• PROBLEM REQUIREMENTS:
Copy whichever lines of the data hold the word "charset".

• AVAILABLE DATA:
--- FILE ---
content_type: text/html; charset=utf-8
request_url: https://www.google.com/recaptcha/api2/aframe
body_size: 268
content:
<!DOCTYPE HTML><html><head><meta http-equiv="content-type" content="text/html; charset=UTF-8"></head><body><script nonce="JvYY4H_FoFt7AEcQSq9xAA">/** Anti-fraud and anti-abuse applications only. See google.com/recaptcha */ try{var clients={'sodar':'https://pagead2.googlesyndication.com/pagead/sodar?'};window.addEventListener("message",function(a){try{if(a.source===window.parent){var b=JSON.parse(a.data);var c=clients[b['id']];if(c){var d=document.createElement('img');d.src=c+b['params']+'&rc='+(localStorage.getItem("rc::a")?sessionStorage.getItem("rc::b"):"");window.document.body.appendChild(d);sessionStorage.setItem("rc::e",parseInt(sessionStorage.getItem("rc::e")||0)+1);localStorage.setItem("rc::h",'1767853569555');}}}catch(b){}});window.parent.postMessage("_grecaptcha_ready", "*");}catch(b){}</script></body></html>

• OUTPUT:
content_type: text/html; charset=utf-8
<!DOCTYPE HTML><html><head><meta http-equiv="content-type" content="text/html; charset=UTF-8"></head><body><script nonce="JvYY4H_FoFt7AEcQSq9xAA">/** Anti-fraud and anti-abuse applications only. See google.com/recaptcha */ try{var clients={'sodar':'https://pagead2.googlesyndication.com/pagead/sodar?'};window.addEventListener("message",function(a){try{if(a.source===window.parent){var b=JSON.parse(a.data);var c=clients[b['id']];if(c){var d=document.createElement('img');d.src=c+b['params']+'&rc='+(localStorage.getItem("rc::a")?sessionStorage.getItem("rc::b"):"");window.document.body.appendChild(d);sessionStorage.setItem("rc::e",parseInt(sessionStorage.getItem("rc::e")||0)+1);localStorage.setItem("rc::h",'1767853569555');}}}catch(b){}});window.parent.postMessage("_grecaptcha_ready", "*");}catch(b){}</script></body></html>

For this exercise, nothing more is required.